● **EXCERPTED RECORDS**:
■ ■ ■
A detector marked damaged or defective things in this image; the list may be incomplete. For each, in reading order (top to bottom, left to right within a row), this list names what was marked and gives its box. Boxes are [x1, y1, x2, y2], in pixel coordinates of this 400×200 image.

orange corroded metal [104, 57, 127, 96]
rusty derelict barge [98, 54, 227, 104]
■ ■ ■
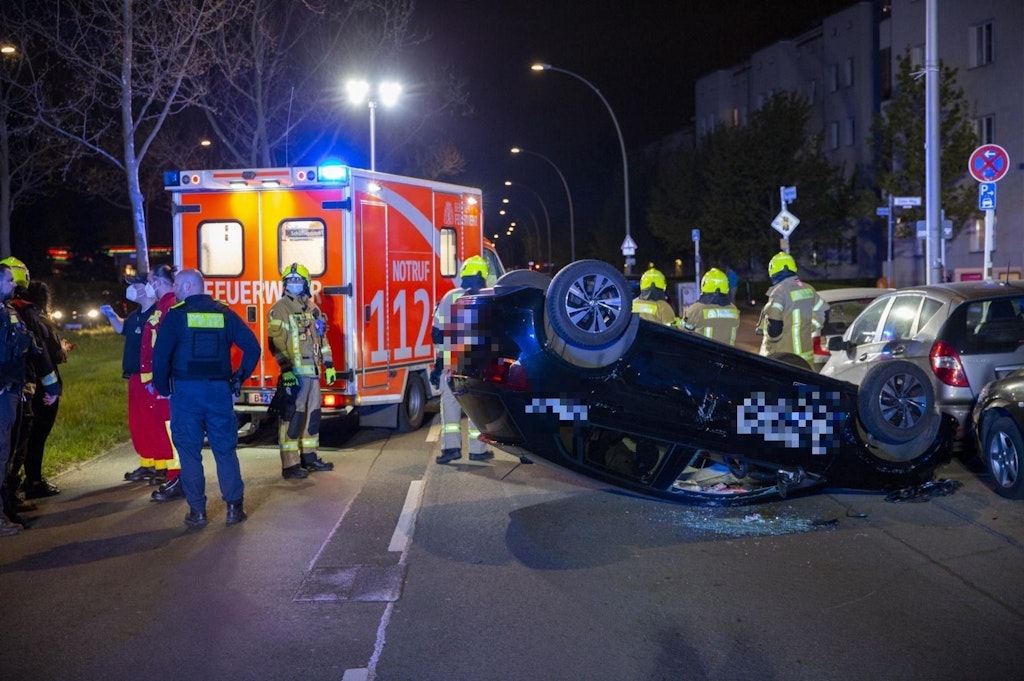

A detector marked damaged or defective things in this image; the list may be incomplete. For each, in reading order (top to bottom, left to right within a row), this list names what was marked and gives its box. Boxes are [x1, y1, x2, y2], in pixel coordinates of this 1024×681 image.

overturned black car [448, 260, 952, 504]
■ ■ ■
● **STATED PROBLEM**: Please write out everything in the data from the line containing "this 400×200 image." down to the line containing "rusty derelict barge [98, 54, 227, 104]", including both of those lines, word for word.

● **ANSWER BELOW**:
A detector marked damaged or defective things in this image; the list may be incomplete. For each, in reading order (top to bottom, left to right within a row), this list names what was marked and gives its box. Boxes are [x1, y1, x2, y2], in pixel coordinates of this 400×200 image.

orange corroded metal [104, 57, 127, 96]
rusty derelict barge [98, 54, 227, 104]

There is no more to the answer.